Recent years have witnessed a series of developments at the intersection of two, previously distinct subjects. Optical (micro-) cavities [1] and micro (nano-) mechanical resonators [2], each a subject in their own right with a rich scientific and technological history, have, in a sense, become entangled experimentally by the underlying mechanism of optical forces. These forces and their related physics have been of major interest in the field of atomic physics for over 5 decades [3–5], and the emerging opto-mechanical context for these forces has many parallels with this field. There is also a rich theoretical history that considers the implications of optical forces in this new context [6–9]. Despite this theoretical promise, the manifestations of these forces on micro-mechanical objects have only recently become an experimental reality [10]. We will review recent demonstrations of both mechanical amplification and cooling by radiation pressure forces in micron-scale toroidal resonators and also in silicon cantilever-based resonators. These devices contain high-Q optical modes in coexistence with high-Q mechanical modes. Resonantly enhanced optical forces couple these mechanical and optical degrees of freedom, creating two distinct dynamical regimes.
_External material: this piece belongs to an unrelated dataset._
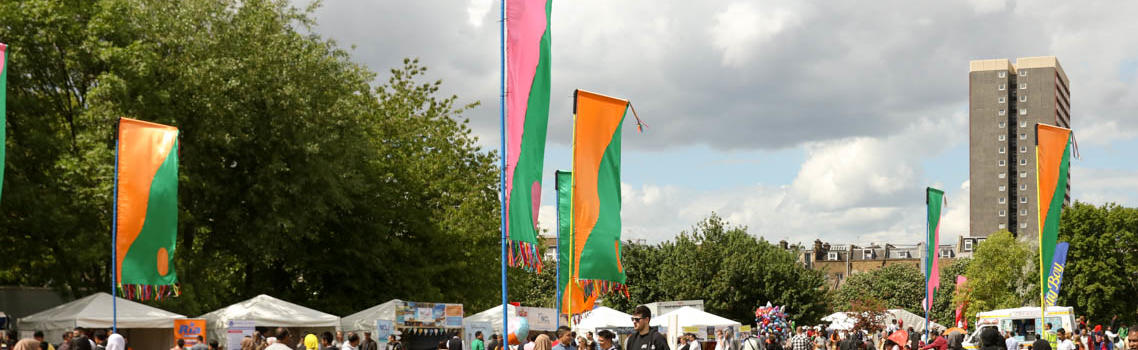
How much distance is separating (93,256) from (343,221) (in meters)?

In the first, mechanical amplification can overcome intrinsic loss to induce regenerative mechanical oscillation up to microwave rates [12]. In the second, mechanical cooling to low temperatures is possible (sub Kelvin cooling from room temperature has been demonstrated). After discussing progress directed to ground-state cooling of a macroscale mechanical oscillator [13,14], the possible future directions of this emerging field of cavity opto-mechanics will be considered.